Generating device assembly

This example creates a HIP file from device assembly code, however, such assembly files can also be created from HIP source code using hipcc. This can be done by passing -S and --cuda-device-only to hipcc. The former flag instructs the compiler to generate human-readable assembly instead of machine code, and the latter instruct the compiler to only compile the device part of the program. The six assembly files for this example were generated as follows:

$ROCM_INSTALL_DIR/bin/hipcc -S --cuda-device-only --offload-arch=gfx803 --offload-arch=gfx900 --offload-arch=gfx906 --offload-arch=gfx908 --offload-arch=gfx90a --offload-arch=gfx942 --offload-arch=gfx1030 --offload-arch=gfx1100 --offload-arch=gfx1101 --offload-arch=gfx1102 main.hip

The user may modify the --offload-arch flag to build for other architectures and choose to either enable or disable extra device code-generation features such as xnack or sram-ecc, which can be specified as --offload-arch=<arch>:<feature>+ to enable it or --offload-arch=<arch>:<feature>- to disable it. Multiple features may be present, separated by colons.
━━━━━━━━━━━━━━━━━━━━━━━━━━━━━━
PROMPT 1 →
Filter the listing below, keeping only the lines that contain the word "distance", and copy each of those lines.

(Data entries)
━━━━━━━━━━━━━━━━━━━━━━━━━━━━━━
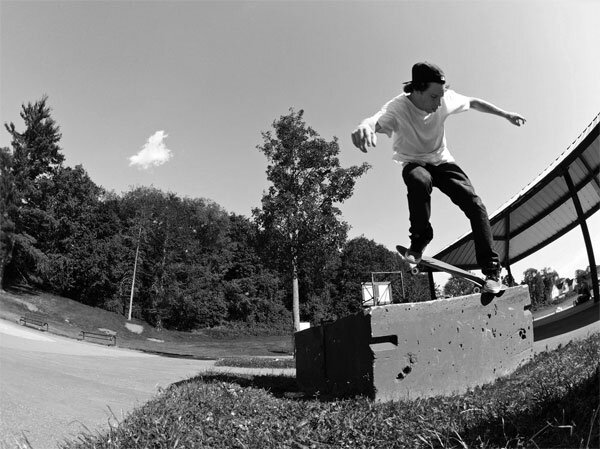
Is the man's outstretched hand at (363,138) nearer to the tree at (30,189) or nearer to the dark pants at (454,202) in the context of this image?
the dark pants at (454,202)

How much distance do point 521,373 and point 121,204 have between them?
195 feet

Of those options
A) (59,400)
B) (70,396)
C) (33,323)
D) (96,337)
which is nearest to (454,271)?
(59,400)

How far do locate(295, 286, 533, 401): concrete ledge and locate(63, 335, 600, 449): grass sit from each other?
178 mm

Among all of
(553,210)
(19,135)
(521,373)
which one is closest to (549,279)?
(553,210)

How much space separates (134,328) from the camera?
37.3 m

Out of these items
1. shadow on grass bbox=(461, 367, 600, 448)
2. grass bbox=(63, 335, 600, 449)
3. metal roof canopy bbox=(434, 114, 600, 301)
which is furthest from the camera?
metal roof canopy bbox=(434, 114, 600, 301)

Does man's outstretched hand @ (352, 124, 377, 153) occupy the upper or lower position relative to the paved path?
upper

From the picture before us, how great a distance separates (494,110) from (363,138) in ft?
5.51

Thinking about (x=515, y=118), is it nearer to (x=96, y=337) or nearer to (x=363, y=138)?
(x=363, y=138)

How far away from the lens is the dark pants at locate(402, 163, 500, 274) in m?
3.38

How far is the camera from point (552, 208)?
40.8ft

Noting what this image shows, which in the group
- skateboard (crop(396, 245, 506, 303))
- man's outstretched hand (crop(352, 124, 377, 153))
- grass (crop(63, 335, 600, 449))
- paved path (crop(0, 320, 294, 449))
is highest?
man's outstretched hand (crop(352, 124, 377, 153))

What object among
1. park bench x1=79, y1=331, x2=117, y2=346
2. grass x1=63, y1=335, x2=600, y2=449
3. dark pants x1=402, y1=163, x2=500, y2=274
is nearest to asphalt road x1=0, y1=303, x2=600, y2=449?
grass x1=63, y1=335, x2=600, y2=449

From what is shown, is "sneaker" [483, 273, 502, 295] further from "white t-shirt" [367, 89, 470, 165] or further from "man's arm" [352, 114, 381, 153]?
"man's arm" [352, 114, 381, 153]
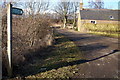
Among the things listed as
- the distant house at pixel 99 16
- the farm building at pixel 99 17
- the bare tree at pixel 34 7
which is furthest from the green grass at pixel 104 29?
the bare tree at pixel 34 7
━━━━━━━━━━━━━━━━━━━━━━━━━━━━━━
PROMPT 2 →
According to the page on generating device assembly, how are multiple features separated when they are given in the --offload-arch flag?

CORRECT ANSWER 1 →
How much distance do point 521,373 and point 121,204 have between them?
From the picture before us, how great a distance separates (494,110) from (363,138) in ft?

CORRECT ANSWER 2 →
They are separated by colons.